Manappuram is still a strong brand name with years of great execution behind it. The narrative has changed with the fall in stock price (from gold loan being the safest kind of NBFC to suddenly having no moat) but I believe the business quality is still very good. Plus whenever the Microfinance cycle turns, it will benefit a great deal from that as well (Asirvad is one of the largest and well diversified MFIs in the country).
All in all looks like a heads I win, tails I don’t lose much situation.
I would not look at 5 year CAGR as its after COVID when competition got aggressive in the market (losing market share proves that). Past few quarters (barring the last one, even there the growth came at the cost of margins) Manappuram has performed poorly compared to peers, which brings in doubt in execution skills plus doubt on whether its a strong brand or not.

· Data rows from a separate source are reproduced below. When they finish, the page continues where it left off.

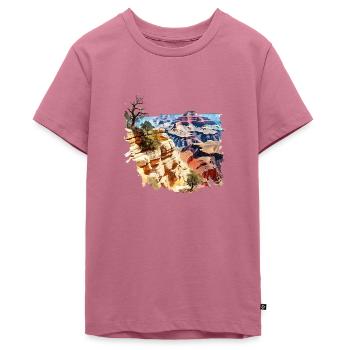 Der Grand Canyon - Teenager Premium Bio T-Shirt - Mauve - Vorne - AI Model Teenager Male light (155cm)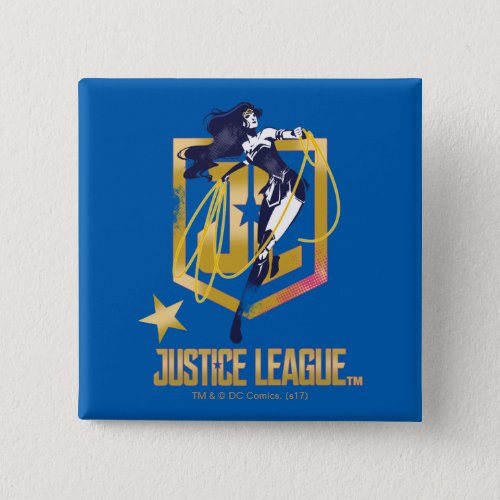 Justice League  Wonder Woman JL Logo Pop Art Button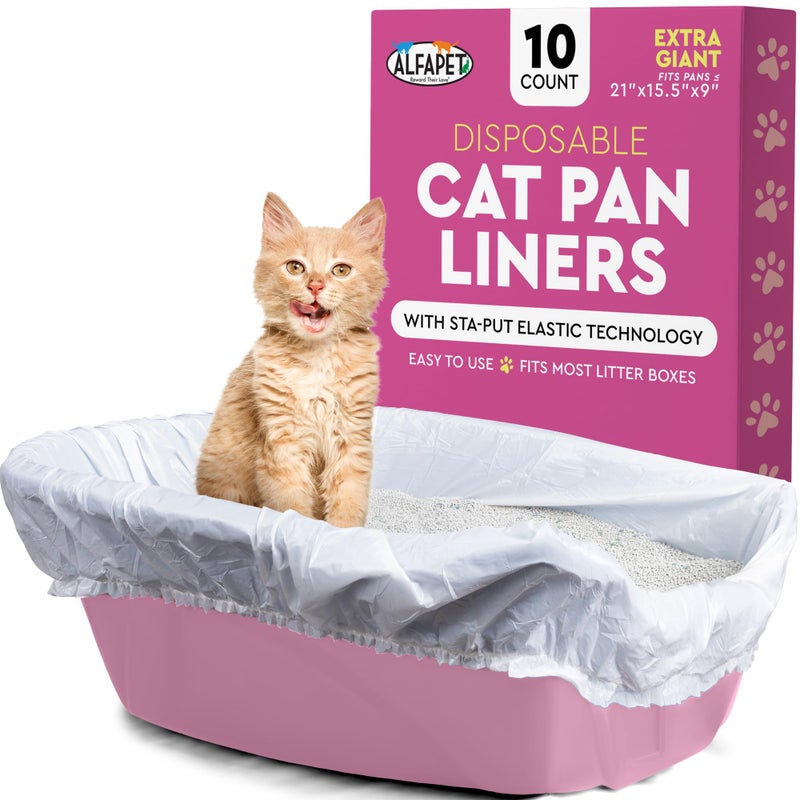 Alfapet Elastic Cat Litter Box Liners - Extra Giant 10 Count - Tear-Resistant Cat Litter Bags - Waterproof Kitty Litter Liners - Fits Litter box Pan Sizes XL, Giant, X-Giant, 37" x 18", 20 lb Capacity - Image 1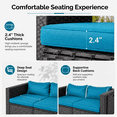 thumbnail image 6 of 4 Pieces Heavy-duty Patio Furniture Sets, Metal Outdoor Conversation Sofa with Table, Cushioned Backyard Table and Chairs for 4 with Wide Seats, Thickened Steel Frame, Beige Cushions, 6 of 8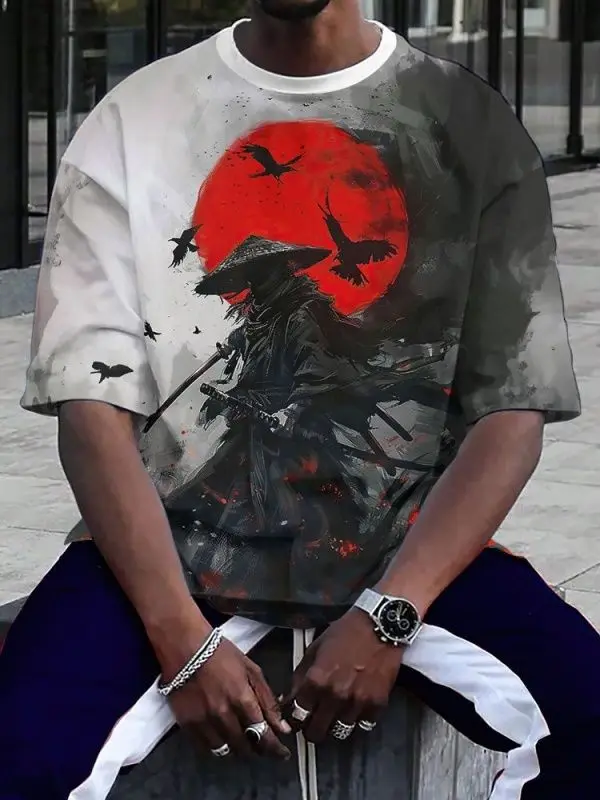 Japanese Samurai 3D Print T-Shirts Men Women Round Neck Short Sleeve T Shirt Hip-hop Oversized Street Tees Tops Men's Clothing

Unorganized market opportunity is huge but it is difficult to track whether management is focusing on the same. They already have more than 4000 branches therefore, even if incremental branches are opened up in tier 3-4 cities to fight unorganized sector there is a barrier of approval from RBI which will not allow it to growth fast.
Thanks everyone for great additions to the thread.
Wanted to understand in detail why Manappuram is loosing market share and why are people preferring other Gold loan lenders? One reason I can understand was their gold auction tenure of 3 months which they have bumped up.